How well do you think you fair? Depending on the adventure, you could still pull your own weight. But you also could very easily fall behind. Monsters that are resistant or immune to your attacks. Obstacles that are difficult or impossible to overcome without mobility enhancement. Encumbrance enforced without extra dimensional storage. Etc. I wager you end up playing on the backhand, if not outright inefficient.

But sure, let's keep fighters totally mundane and remain in denial that everything special about them came from a treasure chest or a spellcaster's fingertips. Totally dependent on others, but convinced of their own independence.
but is that not more a fault in their design rather than concept though? for what reason should the fighter not have been able to master weaponry and to know the techniques that let their blade peirce the dragon's scales like butter or rend a spirit's form? why can they not simply leap across the chasm like a roadside ditch, or that their flesh has become like iron from a thousand battles?

these things happening without magic would not be out of place in a thousand stories and legends and so too i say they should not be out of place in DnD.
 

I'm not a "scream bloody murder" person. But I do see their point. Magic (in myth and literature, and movies, etc.) does things and solves things like wall climbing, lock picking etc.

Its magic. Of course the wizard would develop a spell to open locks, or spider climb etc. Why wouldnt they? But that viewpoint is a result of what would happen if magic was real, and we are playing a game where its supossed to be fun for all, no matter what class they chose.

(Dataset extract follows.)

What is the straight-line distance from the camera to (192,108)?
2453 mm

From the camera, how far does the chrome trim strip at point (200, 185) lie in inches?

Its also weird...wizards can cast wish, but they cant research or create a spell to open locks because...?

BL: I'm not disparaging anyone's view; its a hard thing from both sides, and its been debated for many a year.
I disagree, because your conclusions rely on certain assumptions that aren’t necessarily set in stone.

Why wouldn’t a wizard learn a spell to pick locks? Well, maybe the spell simply allows the caster to use their magic stat to attempt to pick the lock, better than relying on their native lockpicking, but generally easier for the thief to do it. Or maybe you have to commit the spell to a particular spell slot, making it less interesting to take instead of more immediately useful spells. Maybe it requires components that are consumed, so you need to locate or purchase components for the amount of castings you want.

The point is, there are a hundred ways to balance magic against not-magic, The problem isn’t that magic can do what not-magic can’t, but that in addition, there is an unwillingness to balance magic in a manner that is consistent with its power.
 

Maxperson

Morkus from Orkus
It already can.
Wish can't make you a fighter.
Sure it can.

"You might be able to achieve something beyond the scope of the above examples. State your wish to the DM as precisely as possible. The DM has great latitude in ruling what occurs in such an instance; the greater the wish, the greater the likelihood that something goes wrong. This spell might simply fail, the effect you desire might only be partly achieved, or you might suffer some unforeseen consequence as a result of how you worded the wish."

There's nothing there that says no to the wish making the wizard a fighter. Hell, it used to be doable with a 6th level spell. So while an individual DM might say no, another might say yes, making it well within the possibility of the Wish spell.